Records ▸
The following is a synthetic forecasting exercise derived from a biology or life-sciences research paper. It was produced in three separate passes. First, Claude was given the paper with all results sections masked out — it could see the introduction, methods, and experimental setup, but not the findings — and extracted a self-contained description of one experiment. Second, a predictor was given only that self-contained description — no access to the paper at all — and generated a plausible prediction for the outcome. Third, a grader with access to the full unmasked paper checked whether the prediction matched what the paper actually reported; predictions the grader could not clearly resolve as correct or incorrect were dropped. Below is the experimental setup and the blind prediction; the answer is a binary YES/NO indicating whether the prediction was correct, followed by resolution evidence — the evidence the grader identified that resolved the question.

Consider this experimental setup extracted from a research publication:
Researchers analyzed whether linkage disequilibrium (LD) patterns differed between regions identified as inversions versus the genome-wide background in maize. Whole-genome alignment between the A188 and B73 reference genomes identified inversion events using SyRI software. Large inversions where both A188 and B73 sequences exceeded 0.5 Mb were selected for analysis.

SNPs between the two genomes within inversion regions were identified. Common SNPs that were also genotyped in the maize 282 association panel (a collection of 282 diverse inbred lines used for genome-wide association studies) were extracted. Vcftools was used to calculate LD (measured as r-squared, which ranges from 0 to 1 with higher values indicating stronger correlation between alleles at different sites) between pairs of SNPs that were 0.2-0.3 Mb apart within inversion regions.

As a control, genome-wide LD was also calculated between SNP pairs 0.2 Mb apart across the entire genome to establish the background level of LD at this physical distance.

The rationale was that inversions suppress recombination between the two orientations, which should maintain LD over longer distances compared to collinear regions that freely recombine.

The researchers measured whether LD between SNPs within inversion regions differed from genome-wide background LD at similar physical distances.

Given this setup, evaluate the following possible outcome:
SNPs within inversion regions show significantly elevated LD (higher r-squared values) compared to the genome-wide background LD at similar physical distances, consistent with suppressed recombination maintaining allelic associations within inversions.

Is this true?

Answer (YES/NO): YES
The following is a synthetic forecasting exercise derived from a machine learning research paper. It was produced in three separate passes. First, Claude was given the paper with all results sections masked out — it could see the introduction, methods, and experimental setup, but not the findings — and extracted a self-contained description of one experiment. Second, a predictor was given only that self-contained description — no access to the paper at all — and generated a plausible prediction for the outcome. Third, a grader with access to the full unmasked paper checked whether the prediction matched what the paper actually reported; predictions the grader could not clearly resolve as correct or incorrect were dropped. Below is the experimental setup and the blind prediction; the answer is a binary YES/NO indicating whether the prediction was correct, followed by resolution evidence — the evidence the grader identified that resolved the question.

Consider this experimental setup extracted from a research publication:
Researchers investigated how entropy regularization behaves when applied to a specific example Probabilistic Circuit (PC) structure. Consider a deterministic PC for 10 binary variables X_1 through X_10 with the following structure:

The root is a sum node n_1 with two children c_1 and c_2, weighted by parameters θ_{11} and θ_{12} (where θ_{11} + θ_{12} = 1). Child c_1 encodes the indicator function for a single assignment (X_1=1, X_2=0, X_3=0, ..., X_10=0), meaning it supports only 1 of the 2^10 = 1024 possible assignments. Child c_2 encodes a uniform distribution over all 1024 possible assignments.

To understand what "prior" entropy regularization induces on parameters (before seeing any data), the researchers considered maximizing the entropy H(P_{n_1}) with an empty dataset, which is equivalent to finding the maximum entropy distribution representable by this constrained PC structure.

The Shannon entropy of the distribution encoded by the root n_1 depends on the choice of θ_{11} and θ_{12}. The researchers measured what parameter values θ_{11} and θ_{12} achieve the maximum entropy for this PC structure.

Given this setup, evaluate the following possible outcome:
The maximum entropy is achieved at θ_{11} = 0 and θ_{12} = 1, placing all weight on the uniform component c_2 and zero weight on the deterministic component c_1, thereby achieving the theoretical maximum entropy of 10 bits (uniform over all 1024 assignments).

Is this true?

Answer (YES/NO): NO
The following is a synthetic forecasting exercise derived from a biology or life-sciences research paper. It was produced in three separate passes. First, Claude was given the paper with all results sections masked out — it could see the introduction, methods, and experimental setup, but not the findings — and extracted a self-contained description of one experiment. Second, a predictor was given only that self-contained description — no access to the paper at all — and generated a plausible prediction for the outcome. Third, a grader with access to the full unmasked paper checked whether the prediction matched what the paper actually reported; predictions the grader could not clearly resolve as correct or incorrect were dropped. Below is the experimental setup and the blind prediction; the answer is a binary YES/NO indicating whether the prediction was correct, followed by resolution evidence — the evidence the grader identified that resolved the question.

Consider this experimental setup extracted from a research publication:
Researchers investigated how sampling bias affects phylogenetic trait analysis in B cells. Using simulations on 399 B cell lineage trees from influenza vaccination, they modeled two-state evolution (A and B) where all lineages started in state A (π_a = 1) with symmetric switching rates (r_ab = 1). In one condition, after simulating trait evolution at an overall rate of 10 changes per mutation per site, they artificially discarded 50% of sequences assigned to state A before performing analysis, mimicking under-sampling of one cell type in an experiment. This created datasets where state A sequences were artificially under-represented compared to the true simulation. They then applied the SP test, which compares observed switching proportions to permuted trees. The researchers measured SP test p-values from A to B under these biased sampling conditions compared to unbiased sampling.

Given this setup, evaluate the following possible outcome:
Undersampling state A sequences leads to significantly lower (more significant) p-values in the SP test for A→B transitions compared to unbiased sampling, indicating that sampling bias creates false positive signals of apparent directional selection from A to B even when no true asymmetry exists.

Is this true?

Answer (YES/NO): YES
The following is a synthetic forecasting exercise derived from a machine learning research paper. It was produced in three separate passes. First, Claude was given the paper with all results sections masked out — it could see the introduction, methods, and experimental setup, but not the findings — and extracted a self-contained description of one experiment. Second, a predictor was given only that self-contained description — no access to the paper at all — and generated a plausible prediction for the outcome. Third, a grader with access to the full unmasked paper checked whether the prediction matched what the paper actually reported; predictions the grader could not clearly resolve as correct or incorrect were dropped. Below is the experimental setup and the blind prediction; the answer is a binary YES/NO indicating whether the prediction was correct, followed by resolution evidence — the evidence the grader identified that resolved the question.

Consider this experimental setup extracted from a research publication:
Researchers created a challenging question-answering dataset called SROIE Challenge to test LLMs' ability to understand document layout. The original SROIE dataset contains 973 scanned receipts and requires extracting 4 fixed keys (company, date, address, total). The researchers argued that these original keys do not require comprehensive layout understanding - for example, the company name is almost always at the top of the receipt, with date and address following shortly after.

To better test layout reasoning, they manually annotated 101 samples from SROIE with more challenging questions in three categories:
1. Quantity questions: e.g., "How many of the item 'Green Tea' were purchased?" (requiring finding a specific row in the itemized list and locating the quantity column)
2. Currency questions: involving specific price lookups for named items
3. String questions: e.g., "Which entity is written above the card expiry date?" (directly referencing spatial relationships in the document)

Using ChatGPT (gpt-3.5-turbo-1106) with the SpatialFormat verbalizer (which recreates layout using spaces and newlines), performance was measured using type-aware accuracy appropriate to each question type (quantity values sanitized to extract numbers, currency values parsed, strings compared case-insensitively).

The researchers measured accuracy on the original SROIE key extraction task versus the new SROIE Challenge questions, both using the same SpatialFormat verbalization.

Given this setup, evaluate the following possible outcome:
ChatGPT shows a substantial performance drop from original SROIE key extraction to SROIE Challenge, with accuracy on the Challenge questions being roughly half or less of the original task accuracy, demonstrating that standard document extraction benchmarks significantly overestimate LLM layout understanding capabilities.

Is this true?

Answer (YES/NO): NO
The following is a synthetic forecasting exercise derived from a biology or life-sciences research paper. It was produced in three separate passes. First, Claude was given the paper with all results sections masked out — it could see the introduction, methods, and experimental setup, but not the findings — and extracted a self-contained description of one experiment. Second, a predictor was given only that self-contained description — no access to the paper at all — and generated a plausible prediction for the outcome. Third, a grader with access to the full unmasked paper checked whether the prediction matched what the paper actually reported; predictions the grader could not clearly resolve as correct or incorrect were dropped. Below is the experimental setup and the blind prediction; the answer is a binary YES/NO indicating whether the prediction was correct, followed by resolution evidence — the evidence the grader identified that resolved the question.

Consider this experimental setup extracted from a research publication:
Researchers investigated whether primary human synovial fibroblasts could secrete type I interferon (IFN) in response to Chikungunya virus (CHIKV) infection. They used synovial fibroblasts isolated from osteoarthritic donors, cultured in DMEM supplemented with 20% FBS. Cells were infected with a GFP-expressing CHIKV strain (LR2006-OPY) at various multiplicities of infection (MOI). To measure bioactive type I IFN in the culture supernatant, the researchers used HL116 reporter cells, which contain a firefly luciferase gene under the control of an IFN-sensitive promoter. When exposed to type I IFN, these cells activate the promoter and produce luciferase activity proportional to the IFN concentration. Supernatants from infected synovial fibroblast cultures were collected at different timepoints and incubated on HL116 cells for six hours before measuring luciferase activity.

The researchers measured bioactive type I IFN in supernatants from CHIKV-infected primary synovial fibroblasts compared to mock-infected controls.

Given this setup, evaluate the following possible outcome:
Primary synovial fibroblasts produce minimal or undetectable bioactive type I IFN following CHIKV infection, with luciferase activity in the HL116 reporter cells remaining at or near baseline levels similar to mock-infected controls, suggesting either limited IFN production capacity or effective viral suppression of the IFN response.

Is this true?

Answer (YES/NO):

Problem to solve ▸
Tell how many lines of the data above include the string "state", with no other text in the answer.

Solution to this task ▸
2